Task description >> Quote all of the data below exactly, please.

Materials provided >>

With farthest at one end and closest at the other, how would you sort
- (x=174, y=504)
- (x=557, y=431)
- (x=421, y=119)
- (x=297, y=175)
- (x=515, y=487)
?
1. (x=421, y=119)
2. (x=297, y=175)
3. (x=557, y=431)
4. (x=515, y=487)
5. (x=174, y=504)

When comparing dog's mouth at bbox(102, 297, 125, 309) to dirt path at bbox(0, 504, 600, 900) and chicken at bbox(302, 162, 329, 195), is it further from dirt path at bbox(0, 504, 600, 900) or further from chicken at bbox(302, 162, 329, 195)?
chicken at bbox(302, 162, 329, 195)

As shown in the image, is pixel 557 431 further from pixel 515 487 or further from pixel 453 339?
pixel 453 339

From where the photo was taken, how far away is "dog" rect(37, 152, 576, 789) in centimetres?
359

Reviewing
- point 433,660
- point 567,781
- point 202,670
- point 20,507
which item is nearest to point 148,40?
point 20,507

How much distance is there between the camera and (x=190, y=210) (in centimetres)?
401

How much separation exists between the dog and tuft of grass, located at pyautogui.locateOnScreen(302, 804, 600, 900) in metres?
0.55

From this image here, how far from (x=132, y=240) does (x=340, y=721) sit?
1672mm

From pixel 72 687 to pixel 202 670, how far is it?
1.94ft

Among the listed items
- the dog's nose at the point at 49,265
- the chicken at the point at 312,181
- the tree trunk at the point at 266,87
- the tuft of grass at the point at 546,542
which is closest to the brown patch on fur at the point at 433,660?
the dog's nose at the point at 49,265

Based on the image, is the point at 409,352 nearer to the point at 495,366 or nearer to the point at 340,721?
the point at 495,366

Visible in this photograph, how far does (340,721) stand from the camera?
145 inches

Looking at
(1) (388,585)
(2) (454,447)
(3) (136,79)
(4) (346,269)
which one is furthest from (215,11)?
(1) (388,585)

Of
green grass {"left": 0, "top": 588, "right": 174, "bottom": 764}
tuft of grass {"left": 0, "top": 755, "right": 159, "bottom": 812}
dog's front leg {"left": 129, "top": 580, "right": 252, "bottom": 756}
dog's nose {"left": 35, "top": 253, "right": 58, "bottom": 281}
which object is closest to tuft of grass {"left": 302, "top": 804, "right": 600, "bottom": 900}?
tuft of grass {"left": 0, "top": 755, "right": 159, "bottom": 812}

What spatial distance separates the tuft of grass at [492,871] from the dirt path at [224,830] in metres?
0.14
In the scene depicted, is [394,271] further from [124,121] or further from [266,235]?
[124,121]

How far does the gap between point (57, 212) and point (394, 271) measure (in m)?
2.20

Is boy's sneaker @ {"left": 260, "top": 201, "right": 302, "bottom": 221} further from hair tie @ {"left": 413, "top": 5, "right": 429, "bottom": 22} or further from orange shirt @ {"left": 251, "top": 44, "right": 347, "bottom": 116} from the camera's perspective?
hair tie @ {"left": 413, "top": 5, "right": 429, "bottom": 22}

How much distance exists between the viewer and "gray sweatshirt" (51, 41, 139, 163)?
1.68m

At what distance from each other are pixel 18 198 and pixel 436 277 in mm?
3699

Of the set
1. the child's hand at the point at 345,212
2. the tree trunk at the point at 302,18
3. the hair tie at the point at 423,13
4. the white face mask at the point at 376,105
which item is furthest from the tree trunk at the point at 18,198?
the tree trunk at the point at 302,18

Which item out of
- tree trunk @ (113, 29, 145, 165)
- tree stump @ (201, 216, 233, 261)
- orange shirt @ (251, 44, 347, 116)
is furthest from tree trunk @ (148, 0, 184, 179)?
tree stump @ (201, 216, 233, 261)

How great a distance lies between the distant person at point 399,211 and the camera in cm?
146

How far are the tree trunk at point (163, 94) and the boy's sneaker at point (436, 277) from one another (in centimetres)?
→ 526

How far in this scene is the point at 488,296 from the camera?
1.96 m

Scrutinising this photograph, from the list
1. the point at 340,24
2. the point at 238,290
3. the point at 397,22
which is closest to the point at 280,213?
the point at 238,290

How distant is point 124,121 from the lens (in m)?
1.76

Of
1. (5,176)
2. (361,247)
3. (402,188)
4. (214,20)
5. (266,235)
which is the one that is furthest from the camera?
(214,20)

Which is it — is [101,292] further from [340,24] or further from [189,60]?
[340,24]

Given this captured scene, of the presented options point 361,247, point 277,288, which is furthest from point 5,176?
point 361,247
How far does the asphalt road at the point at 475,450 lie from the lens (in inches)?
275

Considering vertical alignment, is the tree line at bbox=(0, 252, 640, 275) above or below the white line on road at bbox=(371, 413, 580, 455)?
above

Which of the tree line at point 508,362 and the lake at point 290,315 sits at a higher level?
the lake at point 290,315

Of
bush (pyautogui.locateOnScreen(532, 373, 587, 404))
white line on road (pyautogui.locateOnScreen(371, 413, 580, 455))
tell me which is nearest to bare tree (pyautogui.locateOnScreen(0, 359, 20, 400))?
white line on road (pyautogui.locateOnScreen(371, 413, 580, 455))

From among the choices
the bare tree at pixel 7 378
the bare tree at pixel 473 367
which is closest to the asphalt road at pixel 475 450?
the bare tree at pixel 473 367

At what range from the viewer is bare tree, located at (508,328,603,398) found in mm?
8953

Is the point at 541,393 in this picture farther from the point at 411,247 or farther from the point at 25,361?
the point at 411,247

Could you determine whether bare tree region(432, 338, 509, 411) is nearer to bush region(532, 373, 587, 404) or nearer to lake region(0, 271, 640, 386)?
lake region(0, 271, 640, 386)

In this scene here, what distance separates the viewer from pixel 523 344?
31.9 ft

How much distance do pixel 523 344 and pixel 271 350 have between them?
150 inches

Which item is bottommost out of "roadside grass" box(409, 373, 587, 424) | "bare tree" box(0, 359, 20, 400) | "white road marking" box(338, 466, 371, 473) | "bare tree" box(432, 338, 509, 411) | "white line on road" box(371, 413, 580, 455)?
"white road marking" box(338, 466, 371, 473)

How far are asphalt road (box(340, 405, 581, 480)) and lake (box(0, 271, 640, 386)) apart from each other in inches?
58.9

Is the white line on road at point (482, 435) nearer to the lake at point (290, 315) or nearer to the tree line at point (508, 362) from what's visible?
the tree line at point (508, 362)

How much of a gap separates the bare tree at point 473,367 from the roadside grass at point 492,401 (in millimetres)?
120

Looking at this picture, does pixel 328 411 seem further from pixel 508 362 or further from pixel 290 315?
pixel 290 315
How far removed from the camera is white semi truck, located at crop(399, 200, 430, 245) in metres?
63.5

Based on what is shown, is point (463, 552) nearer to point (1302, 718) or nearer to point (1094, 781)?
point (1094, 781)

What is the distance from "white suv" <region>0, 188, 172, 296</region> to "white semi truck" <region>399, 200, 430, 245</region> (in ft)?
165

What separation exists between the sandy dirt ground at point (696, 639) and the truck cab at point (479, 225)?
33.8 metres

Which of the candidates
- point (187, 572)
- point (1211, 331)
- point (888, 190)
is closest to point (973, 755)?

Exercise response >>
With farthest at one end and closest at the other, how would you sort
- (x=174, y=504)
- (x=557, y=431)
- (x=421, y=119)
- (x=297, y=175)
- (x=515, y=487)
?
1. (x=421, y=119)
2. (x=297, y=175)
3. (x=557, y=431)
4. (x=515, y=487)
5. (x=174, y=504)

When comparing dog's mouth at bbox(102, 297, 125, 309) to dirt path at bbox(0, 504, 600, 900) and chicken at bbox(302, 162, 329, 195), is it further from dirt path at bbox(0, 504, 600, 900) or further from chicken at bbox(302, 162, 329, 195)?
chicken at bbox(302, 162, 329, 195)

As shown in the image, is pixel 557 431 further from pixel 515 487 or further from pixel 453 339?
pixel 453 339

From where the photo was taken, how far away is "dog" rect(37, 152, 576, 789) in centimetres?
359

Reviewing
- point 433,660
- point 567,781
- point 202,670
- point 20,507
which item is nearest to point 148,40?
point 20,507

How much distance is there between the camera and (x=190, y=210) (in centimetres)?
401

How much separation exists between the dog and tuft of grass, located at pyautogui.locateOnScreen(302, 804, 600, 900) in metres?
0.55

From this image here, how far from (x=132, y=240) does (x=340, y=721) sit?
1672mm

From pixel 72 687 to pixel 202 670, how far is it?
1.94ft

Among the listed items
- the dog's nose at the point at 49,265
- the chicken at the point at 312,181
- the tree trunk at the point at 266,87
- the tuft of grass at the point at 546,542
which is closest to the brown patch on fur at the point at 433,660?
the dog's nose at the point at 49,265

Based on the image, is the point at 409,352 nearer to the point at 495,366 or nearer to the point at 340,721?
the point at 495,366

Visible in this photograph, how far does (340,721) stand from the camera?
145 inches

Looking at
(1) (388,585)
(2) (454,447)
(3) (136,79)
(4) (346,269)
which one is furthest from (215,11)?
(1) (388,585)

Of
green grass {"left": 0, "top": 588, "right": 174, "bottom": 764}
tuft of grass {"left": 0, "top": 755, "right": 159, "bottom": 812}
dog's front leg {"left": 129, "top": 580, "right": 252, "bottom": 756}
dog's nose {"left": 35, "top": 253, "right": 58, "bottom": 281}
which object is closest to tuft of grass {"left": 302, "top": 804, "right": 600, "bottom": 900}?
tuft of grass {"left": 0, "top": 755, "right": 159, "bottom": 812}

What spatial distance separates the tuft of grass at [492,871] from the dirt path at [224,830] in metres?
0.14
In the scene depicted, is [394,271] further from [124,121] or further from [266,235]?
[124,121]

How far does the gap between point (57, 212) and point (394, 271) measure (in m)?
2.20

Is boy's sneaker @ {"left": 260, "top": 201, "right": 302, "bottom": 221} further from hair tie @ {"left": 413, "top": 5, "right": 429, "bottom": 22} or further from orange shirt @ {"left": 251, "top": 44, "right": 347, "bottom": 116} from the camera's perspective?
hair tie @ {"left": 413, "top": 5, "right": 429, "bottom": 22}

How much distance exists between the viewer and "gray sweatshirt" (51, 41, 139, 163)?
1.68m

At what distance from each other are pixel 18 198 and pixel 436 277 in mm?
3699

Of the set
1. the child's hand at the point at 345,212
2. the tree trunk at the point at 302,18
3. the hair tie at the point at 423,13
4. the white face mask at the point at 376,105
which item is furthest from the tree trunk at the point at 18,198?
the tree trunk at the point at 302,18

Which item out of
- tree trunk @ (113, 29, 145, 165)
- tree stump @ (201, 216, 233, 261)
- orange shirt @ (251, 44, 347, 116)
is furthest from tree trunk @ (148, 0, 184, 179)?
tree stump @ (201, 216, 233, 261)

How great a distance lies between the distant person at point 399,211 and the camera in cm?
146

How far are the tree trunk at point (163, 94) and the boy's sneaker at point (436, 277) from one another (in centimetres)?
→ 526

How far in this scene is the point at 488,296 from the camera?
1.96 m

Scrutinising this photograph, from the list
1. the point at 340,24
2. the point at 238,290
3. the point at 397,22
which is closest to the point at 280,213?
the point at 238,290

How distant is point 124,121 from the lens (in m)?
1.76

Of
1. (5,176)
2. (361,247)
3. (402,188)
4. (214,20)
5. (266,235)
which is the one that is furthest from the camera?
(214,20)

Which is it — is [101,292] further from [340,24] or further from [189,60]?
[340,24]

Given this captured scene, of the presented options point 361,247, point 277,288, which is furthest from point 5,176?
point 361,247
How far does the asphalt road at the point at 475,450 lie from the lens (in inches)?
275

Considering vertical alignment, is the tree line at bbox=(0, 252, 640, 275) above or below the white line on road at bbox=(371, 413, 580, 455)?
above

Which of the tree line at point 508,362 and the lake at point 290,315 sits at a higher level?
the lake at point 290,315

Of
bush (pyautogui.locateOnScreen(532, 373, 587, 404))
white line on road (pyautogui.locateOnScreen(371, 413, 580, 455))
tell me which is nearest to bare tree (pyautogui.locateOnScreen(0, 359, 20, 400))?
white line on road (pyautogui.locateOnScreen(371, 413, 580, 455))

From among the choices
the bare tree at pixel 7 378
the bare tree at pixel 473 367
which is closest to the asphalt road at pixel 475 450?
the bare tree at pixel 473 367

At what range from the viewer is bare tree, located at (508,328,603,398) found in mm?
8953

Is the point at 541,393 in this picture farther from the point at 411,247 or farther from the point at 25,361?
the point at 411,247

Could you determine whether bare tree region(432, 338, 509, 411) is nearer to bush region(532, 373, 587, 404) or nearer to lake region(0, 271, 640, 386)?
lake region(0, 271, 640, 386)

In this scene here, what distance separates the viewer from pixel 523 344?
31.9 ft

How much distance do pixel 523 344 and pixel 271 350 have between them?
150 inches

Which item is bottommost out of "roadside grass" box(409, 373, 587, 424) | "bare tree" box(0, 359, 20, 400) | "white road marking" box(338, 466, 371, 473) | "bare tree" box(432, 338, 509, 411) | "white line on road" box(371, 413, 580, 455)?
"white road marking" box(338, 466, 371, 473)

How far are asphalt road (box(340, 405, 581, 480)) and lake (box(0, 271, 640, 386)) apart from each other in inches?
58.9

Is the white line on road at point (482, 435) nearer to the lake at point (290, 315) or nearer to the tree line at point (508, 362) from what's visible?
the tree line at point (508, 362)

How much of a gap separates the bare tree at point 473,367 from the roadside grass at point 492,401 (in millimetres)?
120

Looking at this picture, does pixel 328 411 seem further from pixel 508 362 or further from pixel 290 315?
pixel 290 315
How far removed from the camera is white semi truck, located at crop(399, 200, 430, 245) in metres?
63.5

Based on what is shown, is point (463, 552) nearer to point (1302, 718) or nearer to point (1094, 781)?
point (1094, 781)

What is the distance from "white suv" <region>0, 188, 172, 296</region> to "white semi truck" <region>399, 200, 430, 245</region> (in ft)?
165

What separation exists between the sandy dirt ground at point (696, 639) and the truck cab at point (479, 225)?
33.8 metres

Which of the candidates
- point (187, 572)
- point (1211, 331)
- point (888, 190)
is closest to point (973, 755)?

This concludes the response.